Chapter 39 Calluna

CALLUNA

C alluna was very good at hiding when she desired to go unseen.

Avoiding the soldiers patrolling the Tower Majestic was child’s play.

Not even those born and raised within the ancient edifice could compare, for she had spent nearly five decades scouring the tower before discovering the underwater temple.

Only one person’s eye could find her, and he spotted her with ease as he walked the rafters toward the guarded lift near the center.

“It’s all right, Calluna,” Eder said, his back to her. “You’re welcome at my side.”

Calluna slipped out from behind one of the cranks. The liftmaster nearby startled, his eyes wide and his mouth dropping open. She’d been so close, she could have reached out and touched him if she so wished.

“If you don’t mind,” she said, and reluctantly joined Eder’s side. She’d hoped to watch from afar, as she had the past few weeks as Eder prepared. Those preparations, though, had finally reached their end.

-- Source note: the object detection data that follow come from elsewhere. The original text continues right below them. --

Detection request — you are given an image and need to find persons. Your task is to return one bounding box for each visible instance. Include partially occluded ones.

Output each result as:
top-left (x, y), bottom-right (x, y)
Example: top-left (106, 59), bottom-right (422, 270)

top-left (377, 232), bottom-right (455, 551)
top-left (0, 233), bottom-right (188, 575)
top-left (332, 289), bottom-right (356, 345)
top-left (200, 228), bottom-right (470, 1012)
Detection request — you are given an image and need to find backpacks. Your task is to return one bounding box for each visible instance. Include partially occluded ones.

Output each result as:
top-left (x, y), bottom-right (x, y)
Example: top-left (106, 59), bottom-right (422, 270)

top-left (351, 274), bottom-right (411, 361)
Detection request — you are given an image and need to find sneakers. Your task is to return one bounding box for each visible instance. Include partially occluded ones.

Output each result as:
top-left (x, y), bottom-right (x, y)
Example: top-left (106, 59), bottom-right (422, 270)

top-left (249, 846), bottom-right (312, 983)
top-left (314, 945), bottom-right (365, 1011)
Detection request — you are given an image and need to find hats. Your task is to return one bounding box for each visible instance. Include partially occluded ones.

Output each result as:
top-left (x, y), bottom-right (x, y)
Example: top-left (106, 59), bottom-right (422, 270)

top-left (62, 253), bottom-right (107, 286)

For good or ill, Eder would activate the ancient machinery of the Tower Majestic.

“Of course I do not mind,” he said as the pair stepped onto the lift. “Without you, I’d have never discovered the key. It is only right that you accompany me.”

The Final Ascent was much the same as it had been, only now each and every runestone shimmered with a pale silver light.

Eder had spent the days and nights cutting his arm, dripping his blood into a small bowl, and then using a brush to paint across the swirls and lines.

Each rune. Each mark. It had taken him days, and a shocking amount of blood, but with every crimson brushstroke he brought life back to the ancient device.

It now hummed with power, deep and unpleasant. Calluna felt it in her teeth, and she hated it.

“Do you know what will happen?” she asked.

“I know what I believe will happen,” Eder said as they exited the lift. “This device was the grand achievement of the Etemen, and the entire purpose of this tower. At last, we pierce the veil. With everything set, I need only trigger the catalyst.”

“The key,” Calluna murmured.

“And my blood,” Eder confirmed.

Despite the confusing mess of runes, there was a single straight path piercing through them directly to the pedestal in the center.

Calluna followed Eder there, her fingers twitching and her nerves on edge.

She had never liked these runestones, and that was before they had been awakened.

Yet again she wondered if it had been a mistake to reveal their secrets to her brother.

This will be the end of their war , she thought as she watched Eder stand before the bowl. Any cost is worth having our family together again.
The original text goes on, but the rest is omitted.